At first, the film seems to belong to Peggy Gravel de Stole, whose housewife-socialite heroine epitomizes pampered Karen culture decades before the insult entered the lexicon. But even this great personality must kneel before the terrifying majesty of Queen Carlotta, the slum ruler played by Massey. She has nearly half an hour left before she makes her entrance, sitting on a velvet-padded throne, carried by hunky idiots, sneering contemptuously, periodically blowing jockstraps. For anyone familiar with the characters Massey previously portrayed for Waters, it’s a shock to see her put aside the cuteness (or at least the neutral bewilderment) that was her hallmark. The queen is unique in the filmographies of the two artists.

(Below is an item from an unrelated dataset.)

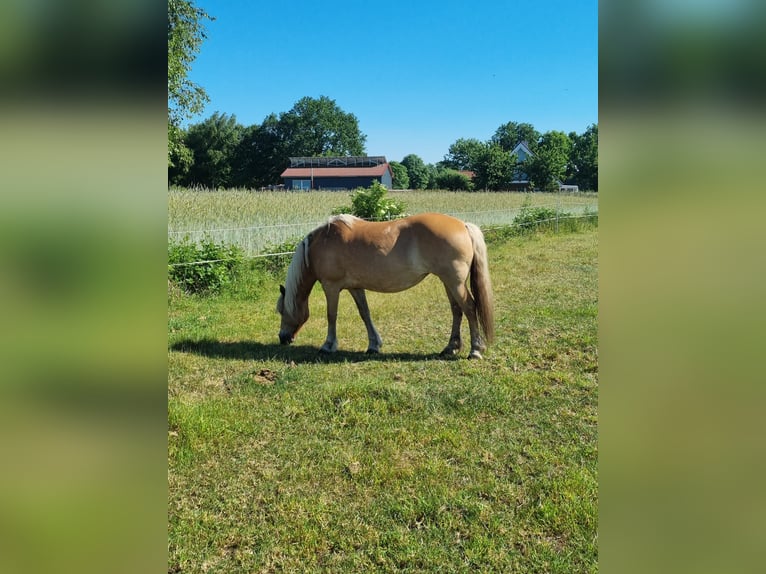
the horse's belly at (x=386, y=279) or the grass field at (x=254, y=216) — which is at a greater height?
the grass field at (x=254, y=216)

Carlotta, in her white dress and red wig, has no shackles: an absurd fascist prone to big proclamations, surreal experiences (like the day back), and decadent delicacies (like a breakfast of pizza and marshmallows). There isn’t a single nasty behavior she doesn’t rejoice in, alienating her daughter (Mary Vivian Pearce), exploiting her henchmen for sex, and using murder and sexual assault to defeat her subjects. Carlotta is both an evil Disney queen and a Sergio Leone antagonist that Klaus Kinski would have played, and you can draw a line from Massey’s performance to other corrupt monsters like Jabba The Hutt and Donald Trump. She is all the worst tendencies of mankind given free reinot. She rules with an iron fist and an abject lack of impulse control. Waters’ vilest villain has at least some trace of motivation or relatable ideology; the engine that drives this shameless monster is pettiness that seems too real.

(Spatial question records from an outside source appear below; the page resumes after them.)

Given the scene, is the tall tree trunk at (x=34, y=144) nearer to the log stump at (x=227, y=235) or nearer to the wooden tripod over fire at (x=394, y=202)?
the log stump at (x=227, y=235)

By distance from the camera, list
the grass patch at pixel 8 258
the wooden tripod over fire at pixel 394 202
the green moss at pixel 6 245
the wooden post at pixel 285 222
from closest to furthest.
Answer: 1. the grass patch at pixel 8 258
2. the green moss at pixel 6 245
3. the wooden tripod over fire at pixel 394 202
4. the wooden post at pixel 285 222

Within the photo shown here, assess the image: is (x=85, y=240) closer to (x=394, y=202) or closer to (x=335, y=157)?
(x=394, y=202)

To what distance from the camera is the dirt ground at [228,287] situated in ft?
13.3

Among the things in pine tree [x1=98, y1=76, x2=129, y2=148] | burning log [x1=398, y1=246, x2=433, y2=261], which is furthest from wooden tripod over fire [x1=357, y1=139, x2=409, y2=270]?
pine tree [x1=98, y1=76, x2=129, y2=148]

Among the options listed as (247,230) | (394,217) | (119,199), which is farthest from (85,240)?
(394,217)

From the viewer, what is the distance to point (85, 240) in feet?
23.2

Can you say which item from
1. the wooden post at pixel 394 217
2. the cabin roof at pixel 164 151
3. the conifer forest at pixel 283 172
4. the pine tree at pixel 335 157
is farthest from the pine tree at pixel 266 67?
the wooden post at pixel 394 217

Mortville, the monarchist state chaired by Carlotta, exists like Blair Witch, somewhere in the mysteries of Maryland. Traditional authority allows it to exist without outside interference. Criminals, nudists, burnouts, and performers all live in Mortville sheltered from the law, subject only to the irrational, surreal and often predatory whims of its ruler. Carlotta’s executioners summon a strange threat, dressed in fishnets, fetish clothes, and guns, and she gloats in their willingness to show up for her.

All the while, the streets are swarming with oppressed masses awaiting their day of revolution. All of Waters’ films are deeply political, but this one goes deeper and deeper. It’s a Shakespearean succession drama with a matriarchal twist. Massey’s Carlotta presides over it all, an infection to name that potentially lurks in everyone’s hearts, ready to see private areas and catch it while she can.

Availability: Desperate life is available to rent or purchase digitally Amazon, google play, Apple, Youtube, Microsoft, and DirecTV.